* What this task involves
Pick up the passage on design documentation after its last sentence and carry it forward.

Something on the whiteboard catches your eye. You move closer, letting a hint of solvent lingering
from dry erase markers make its way to your olfactory receptors. It's you. A comic-strip form of
you. Next to your likeness are the words you have so-passionately used to describe your new idea...
Innovative. Helpful. Friendly.
Panning your head further to the right, you begin to navigate a maze of doodles until you see it.
There, on the next wall, are print-outs of phone and laptop screens of all sizes. Inside these
screens are circles, rectangles, squares.
Then you hear it in your ear. Lub-dub. Lub-dub. Lub-dub. You feel it in your chest. Lub-dub. Lub-dub.
Lub-dub.
Your heart. Your idea. It's beating.
Meet design documentation. The heartbeat of a product—from the first spark of inspiration on a
soda napkin all the way through launch... and into the future, with the product's evolution and all
its iterations and features.
Product design is a collaborative process between designers, clients and users. Design documentation
fuels that collaboration, driving a project forward and leaving a story of product evolution in its
wake. A story that includes: ideas and the user research behind them, as well as design decisions
and the rationale behind them.
Much like the benefits of having a healthy heart, great design documentation—when organized and
clearly labeled—has wonderful benefits with its own ROI.
At the start of a project,
Design documentation is an exercise for discovering a project's focus
During a project's discovery phase, it is hard to understand and hash out the design problems without
any documentation.
Take user personas, a thinking tool for pushing the design process along that sometimes is
misperceived as fanciful. And yet, collaborating on persona documents is crucial to set the design
process on the right course. Personas start with real data and research, which designers often have
to solicit from the client.
Through the creation of personas, a product's team gets to know and understand potential users on a
deep, emotional level. In turn, personas allow designers to question assumptions about a product's
requirements, not from their own perspective, but from the perspective of the ones who matter, the
potential users. Thus, well-created personas complement the creation of user stories, as well as
their mapping and prioritization.
After user stories are created, we have a clear focus on the requirements for a project, defined in
terms of needs and desires. Additionally, we have a good idea of whose needs and wants need to be
prioritized, thus driving the project forward.
Design documentation provides a vision for buy-in
Once the initial direction is established, win project support by winning their hearts. Design
documentation, focused clearly on people, is more persuasive than dry, technical documents simply
listing out product specifications.
During early stages of product development, you have an opportunity to use the power of design
documentation to garner stakeholder support for a project's vision. One way to communicate the
breadth and scope of that vision is with customer journey maps.

* Portion of a data file

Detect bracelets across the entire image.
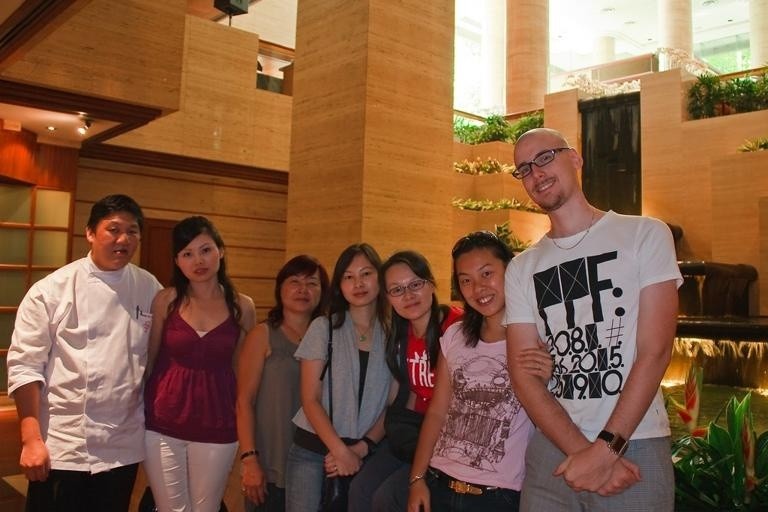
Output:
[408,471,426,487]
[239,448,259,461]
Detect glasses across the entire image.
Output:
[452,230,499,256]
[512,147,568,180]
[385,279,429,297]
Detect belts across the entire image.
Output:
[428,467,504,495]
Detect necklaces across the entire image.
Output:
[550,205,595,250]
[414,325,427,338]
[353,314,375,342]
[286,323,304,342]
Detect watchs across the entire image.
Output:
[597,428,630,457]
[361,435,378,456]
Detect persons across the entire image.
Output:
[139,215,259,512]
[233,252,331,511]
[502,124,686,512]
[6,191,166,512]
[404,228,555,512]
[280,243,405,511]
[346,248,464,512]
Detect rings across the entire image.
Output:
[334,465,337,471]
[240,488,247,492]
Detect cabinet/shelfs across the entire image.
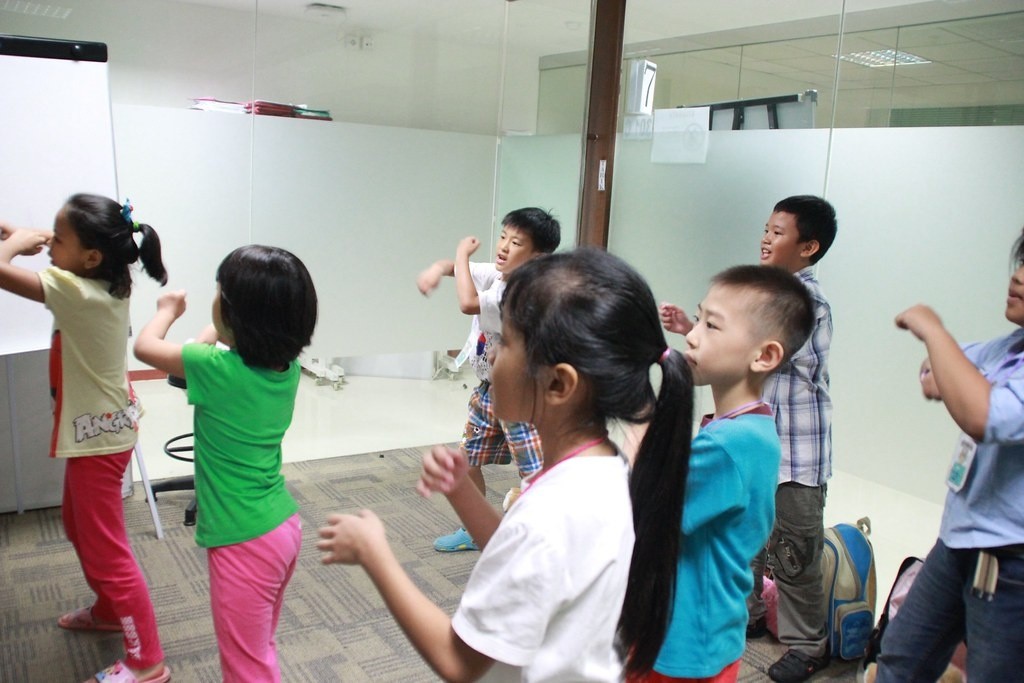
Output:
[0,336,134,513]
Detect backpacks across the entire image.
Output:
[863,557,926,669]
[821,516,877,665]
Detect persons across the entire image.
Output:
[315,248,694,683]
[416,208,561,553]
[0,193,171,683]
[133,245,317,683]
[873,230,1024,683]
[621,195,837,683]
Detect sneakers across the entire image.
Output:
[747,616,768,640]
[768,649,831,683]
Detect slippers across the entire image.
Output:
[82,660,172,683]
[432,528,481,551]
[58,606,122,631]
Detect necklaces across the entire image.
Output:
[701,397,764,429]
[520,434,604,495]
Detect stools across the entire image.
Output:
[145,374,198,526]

* Output below
A customer journey map will give stakeholders a clear sense of how users will use a product from
beginning to end. While persona and user story documents can yield a wealth of details to last the
length of a project, customer journey maps can crystallize the way that "personas" move through the
"stories."
To avoid the risk of making these maps seem like just a collection of steps, designers will often add
other information to the journey. One possibility is to integrate information from empathy mapping
into the journey. This means identifying which parts of the user's journey represent either pain
points or successes.
Given that most products require users to take on different roles and interact with others, many
journey maps show how users' actions intersect in their journeys. These multi-user maps are
sometimes organized into swimlane diagrams to clearly illustrate the system of connections required
to keep a product alive in the real world.
Design documentation keeps you engaged and happy
When it comes to large projects, we've all been there. The product team is in the trenches coding
towards a distant launch date. This is often the time when you and your colleagues are pressing for
updates.
Many design teams know this is the time to bring in the documentation. And the best design teams will
take the responsibility to present organized documentation with visuals that dazzle and with
explanations that are easy to understand. But it's hard for clients to resist asking for a
fully-visualized, glossy, close-to-final version of their product, even at early stages when the
customer journey has not been fully mapped.
Wireframes can go a long way to explain what the product is supposed to be. However, these wireframes
need to be clearly documented, or even better, made interactive. Interactive design, while
frequently documented in user stories, is often taken for granted by stakeholders in favor of
full-color mock-ups. But still images cannot document the abundance of states that one single screen
can transform into as users interact with the product.
Wireframes can easily supplant thousand-word e-mails, while also being much more manageable to update
than mock-ups. While each color mock-up can tell a thousand words, an interactive wireframe uses
more action words... in fact, it tells a story, providing proof of a product vision coming to life.
And, as a side note, if you think wireframes aren't pretty enough to make their way into
presentations with colleagues... negotiate with the designers to, in parallel, present one "hero"
screen in full-color mode. It is much easier to extrapolate the look and feel from one image than it
is to try to imagine all the actions hidden within it.
Design documentation keeps everyone on track during the project journey
Design documentation is a critical vehicle for keeping designers and developers on the same page.
Clear documentation translates into organized, actionable items for developers, so that—from
the start—they work on building the right functionality and understand why it's being built.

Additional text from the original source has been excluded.